[Opening Selected passage section]

Notable observations

When running on a Server with 2x A4500 Ada, despite otherwise independent and fed with different data, both inference loops (each GPU has its own loop with dedicated resources), stop working at the exact same time ending up with damaged inference engine instances, which, in my eyes, somehow points at the driver.

Are there any ways / strategies or whatever to narrow down the possible causes of these troubles? Nothing seems suspicious until the inference engine starts to return false from its execution methods and the driver crashes.

Thanks.

Alex18947 avatar Apr 04 '25 13:04 Alex18947

Sounds like it's caused by driver crash. Is the driver up to date and does rebooting help?

yuanyao-nv avatar Apr 22 '25 20:04 yuanyao-nv

Yes. We regularly update the drivers. We first saw this problem with TensorRT 8, now we are using 10.7. The problem is the random and rare occurrence and almost no information we are able to collect when the problem happens. I don't expect anybody to tell me the cause here, instead, I am trying to find some ways, if any, how to collect some debug data or any relevant info to create a better report.

We've recently added an IErrorRecorder implementation to the execution context to see if we can get more info.

No reboot is necessary, the driver "restores" itself and we just restart our process.

Alex18947 avatar Apr 24 '25 07:04 Alex18947

Ok, we were finally able to get some information from the IErrorRecorder interface. Since it takes days to weeks for the execution context to fail, it took some time. The error message reported by the execution context is:

IExecutionContext::enqueueV3: Error Code 1: CuTensor (Internal cuTensor permutate execute failed)

This is, as always, followed by the nvlddmkm stopped working message in the Windows event log.

Does it help in any way?

Alex18947 avatar Jun 02 '25 09:06 Alex18947

I see there's an issue with similar error message here: https://github.com/NVIDIA/TensorRT/issues/3308

Could you try the trtexec excution path to see if it's reproducible there?

yuanyao-nv avatar Jun 17 '25 23:06 yuanyao-nv

No. At least not easily. As I cannot play around with the customer servers, I would basically need to build a new server, configure the high load scenario and wait days or weeks until I eventually see the driver crash. What we continue to do is updating CUDA, TensortRT and the drivers in the hope that one day this problem will go away. There do not seem to be any other good ways to even report this instability issue due to its random occurence and hard reproducibility...

Alex18947 avatar Jun 30 '25 08:06 Alex18947

Well, the error continues in CUDA 12.9 and TRT 10.10. Is there really no strategy to narrow this down somehow?

Alex18947 avatar Jul 09 '25 13:07 Alex18947

[Closing Selected passage section]

Give every post date that appears in the forum thread on driver crashes, in the order they occur. Rely only on the forum thread on driver crashes.

[Opening Source data section]

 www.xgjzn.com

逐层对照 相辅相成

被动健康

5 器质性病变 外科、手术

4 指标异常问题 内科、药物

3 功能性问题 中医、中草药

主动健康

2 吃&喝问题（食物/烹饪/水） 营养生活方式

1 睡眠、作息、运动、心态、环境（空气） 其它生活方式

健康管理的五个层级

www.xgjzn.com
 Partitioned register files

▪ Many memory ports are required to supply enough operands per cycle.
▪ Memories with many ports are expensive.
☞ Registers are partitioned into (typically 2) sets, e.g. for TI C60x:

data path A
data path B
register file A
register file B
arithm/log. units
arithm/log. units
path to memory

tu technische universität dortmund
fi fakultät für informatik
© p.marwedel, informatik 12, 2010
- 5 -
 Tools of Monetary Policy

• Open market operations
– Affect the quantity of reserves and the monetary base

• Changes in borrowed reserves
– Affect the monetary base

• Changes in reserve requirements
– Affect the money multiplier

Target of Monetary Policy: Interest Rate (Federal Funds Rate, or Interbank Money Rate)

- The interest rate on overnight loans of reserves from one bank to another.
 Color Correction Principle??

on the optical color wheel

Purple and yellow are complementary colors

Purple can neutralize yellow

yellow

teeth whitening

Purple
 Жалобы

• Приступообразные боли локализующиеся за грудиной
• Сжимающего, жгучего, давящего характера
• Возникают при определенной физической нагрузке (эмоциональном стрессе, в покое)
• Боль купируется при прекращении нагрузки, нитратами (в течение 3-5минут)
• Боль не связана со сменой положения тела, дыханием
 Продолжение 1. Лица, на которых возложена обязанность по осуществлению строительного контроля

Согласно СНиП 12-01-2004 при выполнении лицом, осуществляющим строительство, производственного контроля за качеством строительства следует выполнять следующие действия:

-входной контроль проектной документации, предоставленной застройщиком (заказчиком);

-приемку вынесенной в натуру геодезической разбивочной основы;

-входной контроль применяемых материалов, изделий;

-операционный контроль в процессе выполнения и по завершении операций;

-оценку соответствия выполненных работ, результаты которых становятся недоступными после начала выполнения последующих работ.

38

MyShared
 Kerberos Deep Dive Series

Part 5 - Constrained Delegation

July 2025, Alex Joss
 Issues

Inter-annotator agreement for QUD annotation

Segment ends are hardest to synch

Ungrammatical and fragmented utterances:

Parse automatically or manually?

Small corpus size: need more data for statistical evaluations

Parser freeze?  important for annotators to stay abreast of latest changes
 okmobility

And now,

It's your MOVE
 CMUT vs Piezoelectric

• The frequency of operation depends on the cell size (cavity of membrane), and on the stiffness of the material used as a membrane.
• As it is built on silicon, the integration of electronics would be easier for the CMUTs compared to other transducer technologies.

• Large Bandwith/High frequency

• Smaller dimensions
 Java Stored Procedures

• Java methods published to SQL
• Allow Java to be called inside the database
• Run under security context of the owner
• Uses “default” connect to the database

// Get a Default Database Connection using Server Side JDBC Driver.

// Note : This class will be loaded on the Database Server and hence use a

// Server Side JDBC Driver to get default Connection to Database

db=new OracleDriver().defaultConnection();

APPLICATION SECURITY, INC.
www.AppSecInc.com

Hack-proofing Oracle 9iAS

[Closing Source data section]

=== Exercise output ===
Apr 04 '25
Apr 22 '25
Apr 24 '25
Jun 02 '25
Jun 17 '25
Jun 30 '25
Jul 09 '25